- The Washington Times - Tuesday, June 22, 2004

Virginia baseball boosters made perhaps their boldest case yet for the Montreal Expos yesterday.

The group formally proposed a $360 million stadium near Dulles International Airport that would be joined by a man-made lake and a massive commercial development with office space, a hotel, retail shops and housing.

At a press conference, prospective team owner William Collins was bold in assessing how a team at the Dulles site would be marketed. And in a slight nod to the remoteness of the site, Collins said he didn’t plan to market the team extensively to fans in the District, Montgomery and Prince George’s counties and Southern Maryland.

“We’ve always looked south and west of the [Potomac],” Collins said. “Nothing has really changed there. In this area, you do not want to cross any bridges.”

Yesterday was the sort of press conference the Virginia Baseball Stadium Authority intended to hold last year in Pentagon City. Instead of the stiff opposition from landowners and Arlington County officials, the authority had the full support of the Loudoun County government, as well as a pending con-

tract to buy part of the needed land near the Dulles Toll Road and Route 28.

The revised vision of baseball in Virginia will go against a decade-long trend of urban-centered ballparks and build a new town center in which a ballpark is the centerpiece.

“We have the political will to get this done. We are absolutely ready to go,” authority chairman Keith Frederick said before a crowd of several hundred area supporters and youth baseball players. “Our message to Major League Baseball is very simple. We have your new fans here, and we have your new stadium deal here.”

MLB executives intend to select the Expos’ new home this summer. But the issue that has dogged the Dulles baseball plans since they became known last month — the site’s accessibility to central Washington — remains as problematic as ever.

The authority yesterday also released preliminary findings from a traffic study confirming what area drivers know all too well — western Fairfax and Loudoun counties, while home to an array of corporations, can be difficult to reach during the afternoon and evening rush hour.

The study, conducted by two Virginia transportation engineering firms, predicted the average commute to the Dulles stadium from any point in suburban Maryland or Washington would be at least an hour. Numerous spots in Virginia, including Ballston, Alexandria and Tysons Corner would exceed 45 minutes. The times assumed travel between 5 and 6 p.m. and, where appropriate, the use of high-occupancy vehicle lanes.

“Unless you’re just on the other side of the [Potomac] River, you’re probably looking at more than an hour,” said James Curran, vice president of Transcore, one of the two companies conducting the study.

Following comments from the authority in recent weeks, Collins also said the site is “60 miles and two hours from Camden Yards. I urge [Orioles owner] Peter Angelos to endorse this site.”

Angelos, though more resigned to the likelihood of Washington-area baseball, remains opposed to a second team anywhere in the region.

Yesterday’s Dulles press conference also put to rest recent whispers of renewed authority interest in Pentagon City. Stakeholders there are as opposed to baseball as ever, and Frederick yesterday said, “[Dulles] is where our focus is.”
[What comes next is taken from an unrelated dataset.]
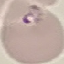

Malaria status: parasitized. Cell patch, automatically extracted from a larger field of view and resized to 64 × 64 pixels. Acquired by smartphone through the microscope eyepiece. Thin blood film. Giemsa stain.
Classify this cell by malaria status.
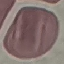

Engineering studies are under way to serve the area by rail, but a rail system reaching the Dulles site is probably more than a decade away. In the interim, shuttle buses would be offered from several points, most notably Wiehle Avenue in Reston.

Authority officials, meanwhile, feel stronger about the viability of its stadium financing plan. It recently was revised to include the participation of three prominent developers: Beazer, Centex and Van Metre Cos. The trio constitute the newly formed Diamond Lake Associates. The company will take a lead role in land acquisition and developments areas shared by the stadium and other construction, such as parking, utilities and zoning. As a result, the proposed cost of the stadium is reduced by $82 million from $442 million and will not require the enactment of any local hospitality taxes. Such supplemental funding was planned for the past several years.

The authority actively pursued the inclusion of private developers for several months. Their involvement also allowed for the change in the contribution by a team owner of one third of the ballpark by cost from an up-front lump sum to annual rent payments of $10.1 million. Public-sector funds would emanate from taxes on stadium-related commerce and ballplayer salaries and retail space rental fees.

“This is a solid, fully funded plan. And what we won’t do is tax the general public or other businesses,” said Gabe Paul Jr., authority executive director.

The last comment marked a veiled shot at the District, which refuses to enact any stadium legislation into law without a commitment of the Expos from baseball. The District’s proposal will rely significantly on taxes on the gross receipts or property of large District businesses.

Authority and Diamond Lake officials declined to provide details about their pending land acquisition for part of the 450-acre Dulles site, citing confidentiality agreements. But the site will need to be assembled through several landowners, including Jordan businessman Samir Kawar.